EXERCISE MATERIALS

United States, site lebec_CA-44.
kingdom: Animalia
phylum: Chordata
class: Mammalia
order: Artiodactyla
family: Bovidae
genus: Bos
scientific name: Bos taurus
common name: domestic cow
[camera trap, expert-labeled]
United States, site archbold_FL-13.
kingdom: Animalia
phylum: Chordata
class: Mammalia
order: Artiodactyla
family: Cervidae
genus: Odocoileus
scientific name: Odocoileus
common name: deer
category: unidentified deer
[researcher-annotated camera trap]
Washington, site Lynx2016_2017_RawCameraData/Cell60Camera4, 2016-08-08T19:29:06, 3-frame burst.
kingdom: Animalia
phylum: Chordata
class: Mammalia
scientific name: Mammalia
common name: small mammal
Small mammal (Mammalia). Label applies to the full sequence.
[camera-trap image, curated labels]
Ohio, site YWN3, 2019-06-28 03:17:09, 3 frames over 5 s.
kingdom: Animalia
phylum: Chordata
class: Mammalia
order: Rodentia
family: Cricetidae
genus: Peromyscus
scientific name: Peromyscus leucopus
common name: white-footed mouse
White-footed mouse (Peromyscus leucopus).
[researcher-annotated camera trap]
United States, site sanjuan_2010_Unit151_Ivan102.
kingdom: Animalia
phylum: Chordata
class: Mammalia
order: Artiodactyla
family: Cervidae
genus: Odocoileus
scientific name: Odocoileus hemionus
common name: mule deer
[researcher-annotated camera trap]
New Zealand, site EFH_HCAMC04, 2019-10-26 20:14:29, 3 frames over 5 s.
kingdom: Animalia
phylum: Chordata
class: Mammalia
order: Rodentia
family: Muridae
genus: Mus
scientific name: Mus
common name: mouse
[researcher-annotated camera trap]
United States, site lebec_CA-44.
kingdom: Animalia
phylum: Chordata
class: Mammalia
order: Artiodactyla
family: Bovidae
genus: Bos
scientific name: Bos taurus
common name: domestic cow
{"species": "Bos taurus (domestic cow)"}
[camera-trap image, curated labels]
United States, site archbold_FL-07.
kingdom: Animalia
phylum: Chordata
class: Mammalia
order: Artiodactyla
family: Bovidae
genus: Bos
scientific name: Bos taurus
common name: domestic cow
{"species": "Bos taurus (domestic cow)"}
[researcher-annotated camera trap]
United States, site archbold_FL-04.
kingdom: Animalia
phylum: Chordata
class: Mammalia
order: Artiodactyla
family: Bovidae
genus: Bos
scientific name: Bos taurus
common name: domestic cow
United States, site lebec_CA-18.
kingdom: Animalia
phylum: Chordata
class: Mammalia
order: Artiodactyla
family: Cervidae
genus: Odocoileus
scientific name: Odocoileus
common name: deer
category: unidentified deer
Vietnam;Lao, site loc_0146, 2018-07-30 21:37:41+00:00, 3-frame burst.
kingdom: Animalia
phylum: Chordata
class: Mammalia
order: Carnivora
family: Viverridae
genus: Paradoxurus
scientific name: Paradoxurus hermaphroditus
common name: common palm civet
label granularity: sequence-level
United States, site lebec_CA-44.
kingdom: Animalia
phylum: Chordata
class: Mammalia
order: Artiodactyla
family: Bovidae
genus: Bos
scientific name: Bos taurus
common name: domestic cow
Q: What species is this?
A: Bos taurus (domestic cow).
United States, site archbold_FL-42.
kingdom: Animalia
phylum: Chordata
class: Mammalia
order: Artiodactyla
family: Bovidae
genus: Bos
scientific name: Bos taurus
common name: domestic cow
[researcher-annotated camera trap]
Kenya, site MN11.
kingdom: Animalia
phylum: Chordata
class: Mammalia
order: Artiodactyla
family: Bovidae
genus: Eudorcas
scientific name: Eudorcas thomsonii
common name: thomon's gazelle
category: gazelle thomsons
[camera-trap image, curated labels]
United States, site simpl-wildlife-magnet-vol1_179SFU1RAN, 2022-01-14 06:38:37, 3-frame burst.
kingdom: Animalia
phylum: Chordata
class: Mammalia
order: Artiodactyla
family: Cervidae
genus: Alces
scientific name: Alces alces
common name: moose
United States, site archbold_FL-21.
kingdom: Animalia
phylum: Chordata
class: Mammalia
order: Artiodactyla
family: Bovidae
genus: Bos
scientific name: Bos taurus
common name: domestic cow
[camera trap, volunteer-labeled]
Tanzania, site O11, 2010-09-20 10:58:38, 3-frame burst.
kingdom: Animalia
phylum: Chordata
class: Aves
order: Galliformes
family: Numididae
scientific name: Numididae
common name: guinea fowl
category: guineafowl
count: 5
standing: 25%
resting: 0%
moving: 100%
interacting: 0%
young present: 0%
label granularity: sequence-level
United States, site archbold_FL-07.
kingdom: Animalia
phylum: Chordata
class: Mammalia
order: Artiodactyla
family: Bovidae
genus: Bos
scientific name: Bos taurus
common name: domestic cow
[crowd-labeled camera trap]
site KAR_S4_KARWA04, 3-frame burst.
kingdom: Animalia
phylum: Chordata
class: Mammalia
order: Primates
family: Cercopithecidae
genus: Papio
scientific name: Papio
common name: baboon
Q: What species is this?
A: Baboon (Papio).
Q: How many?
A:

TASK OBJECTIVE
Set down the data exactly.

ANSWER BELOW
United States, site lebec_CA-44.
kingdom: Animalia
phylum: Chordata
class: Mammalia
order: Artiodactyla
family: Bovidae
genus: Bos
scientific name: Bos taurus
common name: domestic cow
[camera trap, expert-labeled]
United States, site archbold_FL-13.
kingdom: Animalia
phylum: Chordata
class: Mammalia
order: Artiodactyla
family: Cervidae
genus: Odocoileus
scientific name: Odocoileus
common name: deer
category: unidentified deer
[researcher-annotated camera trap]
Washington, site Lynx2016_2017_RawCameraData/Cell60Camera4, 2016-08-08T19:29:06, 3-frame burst.
kingdom: Animalia
phylum: Chordata
class: Mammalia
scientific name: Mammalia
common name: small mammal
Small mammal (Mammalia). Label applies to the full sequence.
[camera-trap image, curated labels]
Ohio, site YWN3, 2019-06-28 03:17:09, 3 frames over 5 s.
kingdom: Animalia
phylum: Chordata
class: Mammalia
order: Rodentia
family: Cricetidae
genus: Peromyscus
scientific name: Peromyscus leucopus
common name: white-footed mouse
White-footed mouse (Peromyscus leucopus).
[researcher-annotated camera trap]
United States, site sanjuan_2010_Unit151_Ivan102.
kingdom: Animalia
phylum: Chordata
class: Mammalia
order: Artiodactyla
family: Cervidae
genus: Odocoileus
scientific name: Odocoileus hemionus
common name: mule deer
[researcher-annotated camera trap]
New Zealand, site EFH_HCAMC04, 2019-10-26 20:14:29, 3 frames over 5 s.
kingdom: Animalia
phylum: Chordata
class: Mammalia
order: Rodentia
family: Muridae
genus: Mus
scientific name: Mus
common name: mouse
[researcher-annotated camera trap]
United States, site lebec_CA-44.
kingdom: Animalia
phylum: Chordata
class: Mammalia
order: Artiodactyla
family: Bovidae
genus: Bos
scientific name: Bos taurus
common name: domestic cow
{"species": "Bos taurus (domestic cow)"}
[camera-trap image, curated labels]
United States, site archbold_FL-07.
kingdom: Animalia
phylum: Chordata
class: Mammalia
order: Artiodactyla
family: Bovidae
genus: Bos
scientific name: Bos taurus
common name: domestic cow
{"species": "Bos taurus (domestic cow)"}
[researcher-annotated camera trap]
United States, site archbold_FL-04.
kingdom: Animalia
phylum: Chordata
class: Mammalia
order: Artiodactyla
family: Bovidae
genus: Bos
scientific name: Bos taurus
common name: domestic cow
United States, site lebec_CA-18.
kingdom: Animalia
phylum: Chordata
class: Mammalia
order: Artiodactyla
family: Cervidae
genus: Odocoileus
scientific name: Odocoileus
common name: deer
category: unidentified deer
Vietnam;Lao, site loc_0146, 2018-07-30 21:37:41+00:00, 3-frame burst.
kingdom: Animalia
phylum: Chordata
class: Mammalia
order: Carnivora
family: Viverridae
genus: Paradoxurus
scientific name: Paradoxurus hermaphroditus
common name: common palm civet
label granularity: sequence-level
United States, site lebec_CA-44.
kingdom: Animalia
phylum: Chordata
class: Mammalia
order: Artiodactyla
family: Bovidae
genus: Bos
scientific name: Bos taurus
common name: domestic cow
Q: What species is this?
A: Bos taurus (domestic cow).
United States, site archbold_FL-42.
kingdom: Animalia
phylum: Chordata
class: Mammalia
order: Artiodactyla
family: Bovidae
genus: Bos
scientific name: Bos taurus
common name: domestic cow
[researcher-annotated camera trap]
Kenya, site MN11.
kingdom: Animalia
phylum: Chordata
class: Mammalia
order: Artiodactyla
family: Bovidae
genus: Eudorcas
scientific name: Eudorcas thomsonii
common name: thomon's gazelle
category: gazelle thomsons
[camera-trap image, curated labels]
United States, site simpl-wildlife-magnet-vol1_179SFU1RAN, 2022-01-14 06:38:37, 3-frame burst.
kingdom: Animalia
phylum: Chordata
class: Mammalia
order: Artiodactyla
family: Cervidae
genus: Alces
scientific name: Alces alces
common name: moose
United States, site archbold_FL-21.
kingdom: Animalia
phylum: Chordata
class: Mammalia
order: Artiodactyla
family: Bovidae
genus: Bos
scientific name: Bos taurus
common name: domestic cow
[camera trap, volunteer-labeled]
Tanzania, site O11, 2010-09-20 10:58:38, 3-frame burst.
kingdom: Animalia
phylum: Chordata
class: Aves
order: Galliformes
family: Numididae
scientific name: Numididae
common name: guinea fowl
category: guineafowl
count: 5
standing: 25%
resting: 0%
moving: 100%
interacting: 0%
young present: 0%
label granularity: sequence-level
United States, site archbold_FL-07.
kingdom: Animalia
phylum: Chordata
class: Mammalia
order: Artiodactyla
family: Bovidae
genus: Bos
scientific name: Bos taurus
common name: domestic cow
[crowd-labeled camera trap]
site KAR_S4_KARWA04, 3-frame burst.
kingdom: Animalia
phylum: Chordata
class: Mammalia
order: Primates
family: Cercopithecidae
genus: Papio
scientific name: Papio
common name: baboon
Q: What species is this?
A: Baboon (Papio).
Q: How many?
A:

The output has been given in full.